A web interface to the 300k-word CIG1 and 570k-word CIG2 corpora
Page language:


CIG2 documentation

(Replicated from the Child Language Databases website.)

CIG 2 is a database of the Welsh of children between the ages of three and seven years of age. The database was created by a project which was funded by the Economic and Social Research Council, and which was located in the Department of Education, Univerity of Wales Aberystwyth.


Two projects are responsible for this database:

1. Economic and Social Research Council Project 1999-2000

This electronic version is the direct result of a project, The Aberystwyth Child Language Databases which was funded by the Economic and Social Research Council (R000237978) with a grant of L60,611. The project was located in the Department of Education, University of Wales Aberystwyth, and ran for 12 months from 1st July 1999 until the 30th June 2000.

The director of this project was Bob Morris Jones, and the recordings were transcribed in CHILDES format by Merris Griffiths and Mared Roberts, Research Officers.

Because of dialectal differences, it was advantageous to have one researcher from a northern dialect area and the other from a southern dialect area.

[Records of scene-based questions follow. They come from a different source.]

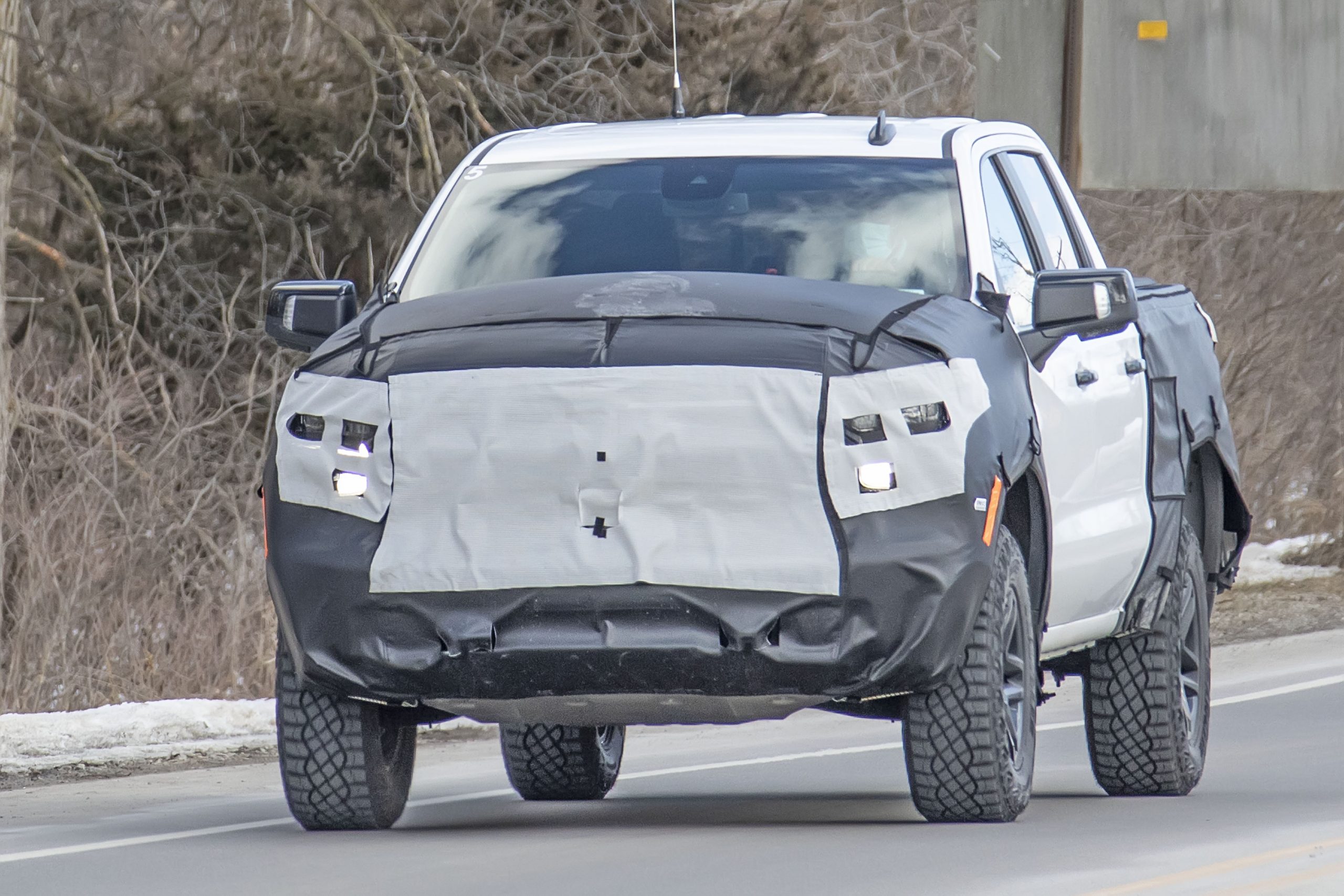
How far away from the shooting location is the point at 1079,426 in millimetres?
9172

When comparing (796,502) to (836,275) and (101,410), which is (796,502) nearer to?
(836,275)

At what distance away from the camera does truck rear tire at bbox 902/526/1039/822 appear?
805cm

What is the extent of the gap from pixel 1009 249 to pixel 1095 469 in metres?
0.73

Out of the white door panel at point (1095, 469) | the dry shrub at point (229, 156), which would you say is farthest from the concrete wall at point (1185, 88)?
the white door panel at point (1095, 469)

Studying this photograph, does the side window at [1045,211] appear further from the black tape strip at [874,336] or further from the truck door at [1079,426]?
the black tape strip at [874,336]

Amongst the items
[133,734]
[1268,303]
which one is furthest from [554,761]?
[1268,303]

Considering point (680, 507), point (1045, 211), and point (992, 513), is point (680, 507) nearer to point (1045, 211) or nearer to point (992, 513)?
point (992, 513)

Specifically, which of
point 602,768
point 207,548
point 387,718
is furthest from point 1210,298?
point 387,718

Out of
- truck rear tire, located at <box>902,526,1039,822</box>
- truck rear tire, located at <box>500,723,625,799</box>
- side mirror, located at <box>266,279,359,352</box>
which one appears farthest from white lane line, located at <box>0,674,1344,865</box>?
truck rear tire, located at <box>902,526,1039,822</box>

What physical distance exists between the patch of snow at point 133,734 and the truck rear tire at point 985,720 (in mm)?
4398

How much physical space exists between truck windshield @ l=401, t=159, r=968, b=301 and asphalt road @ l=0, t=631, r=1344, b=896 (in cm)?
164

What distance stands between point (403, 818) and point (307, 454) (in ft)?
6.51

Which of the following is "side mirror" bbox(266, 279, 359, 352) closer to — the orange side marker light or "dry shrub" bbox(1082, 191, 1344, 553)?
the orange side marker light

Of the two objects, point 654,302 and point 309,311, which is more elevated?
point 654,302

This project had the following objectives, all of which have been achieved and are described elsewhere in these pages:

Then the data and the lexicon would be publicly available at the CHILDES site for work in:

Because of the regularity of the CHILDES transcriptional system, howevever, researchers would also be free to write their own computer programs for their own aims. A programming language such as Icon is suitable for this purpose.

2. Welsh Office Project 1974-1977

The audio recordings were originally collected, with the permission of the parents, the schools, and the Local Education Authority, as part of a project which was funded by the Welsh Office, Concept and Language Development, under the direction of Professor CJ Dodson between 1974 ac 1977. This project was administered by Bob Morris Jones, and staffed at different times by Brec'hed Piette, Hefin Jones, John Jones, Wyn James, Christine James, and Nesta Dodson.

Brech'ed Piette was mainly responsible for designing concept tests which were adminstered to many of the children who were recorded. The results have been coded on to plain text computer files at the University of Wales Aberystwyth.

A questionnaire was distributed through the schools to the parents which asked for details about the backgrounds of the children. The background details overall included information about:


Age Files Hours Children Filenames Filesize
3 25 12.5 42 c3001 - c3025 418Kb
4 31 15.5 63 c4001 - c4031 498Kb
5 39 19.5 77 c5001 - c5039 859kb
5a 44 22 87 c5a001 - c5a044 855Kb
6 48 24 96 c6001 - c6048 1000Kb
7 52 26 104 c7001 - c7052 1140Kb
239 119.5 469 4.66Mb

There are two cohorts: children from three to five, and children from five to seven. The first digit in the names of the files which make up the database gives the age of the children. The file names of the five year olds of the older cohort are distinguished by the letter 'a' after the first digit. The remaining digits number the files within the age group.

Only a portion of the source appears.